The Vector Autoregression (VAR) model was used to analyze the data for Germany (DEU). The model was fitted with a maximum lag order of 12, selected based on the Akaike information criterion (AIC).

For the 'value' equation, the most significant predictor is the first lag of 'value' itself (L1.value), with a coefficient of 0.997370 and a p-value of 0.000, indicating strong evidence against the null hypothesis of the coefficient being zero. However, the coefficients for other lags of 'value' and 'Close' are not statistically significant (p-values are close to 1).

For the 'Close' equation, the constant term and the lags of 'Close' are statistically significant (p-values close to 0). The coefficients for the lags of 'value' are not statistically significant.

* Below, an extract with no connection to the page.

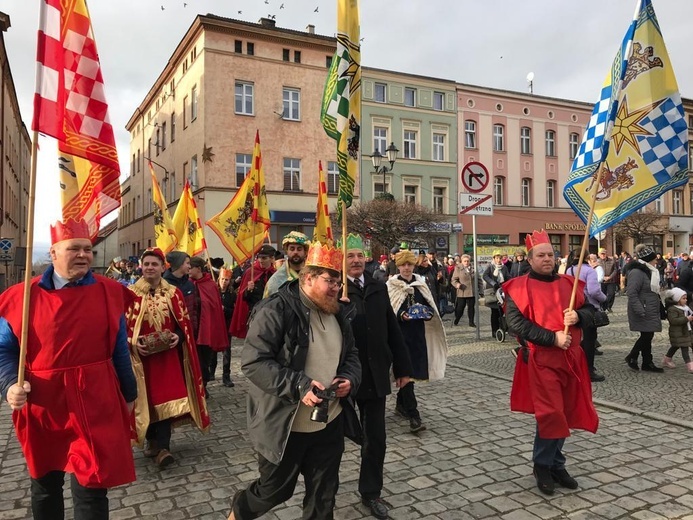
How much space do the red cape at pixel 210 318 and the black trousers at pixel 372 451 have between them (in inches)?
119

The correlation matrix of residuals shows a very low correlation between the residuals of 'value' and 'Close', suggesting that there is little linear relationship left in the residuals of the two series, which is a good sign for the model fit.

### Note

Please note that the interpretation of VAR model results can be complex and requires a good understanding of the subject matter and the data. The statistical significance of a variable does not necessarily imply its practical significance. It's also important to check other diagnostic measures and consider the model's assumptions and limitations.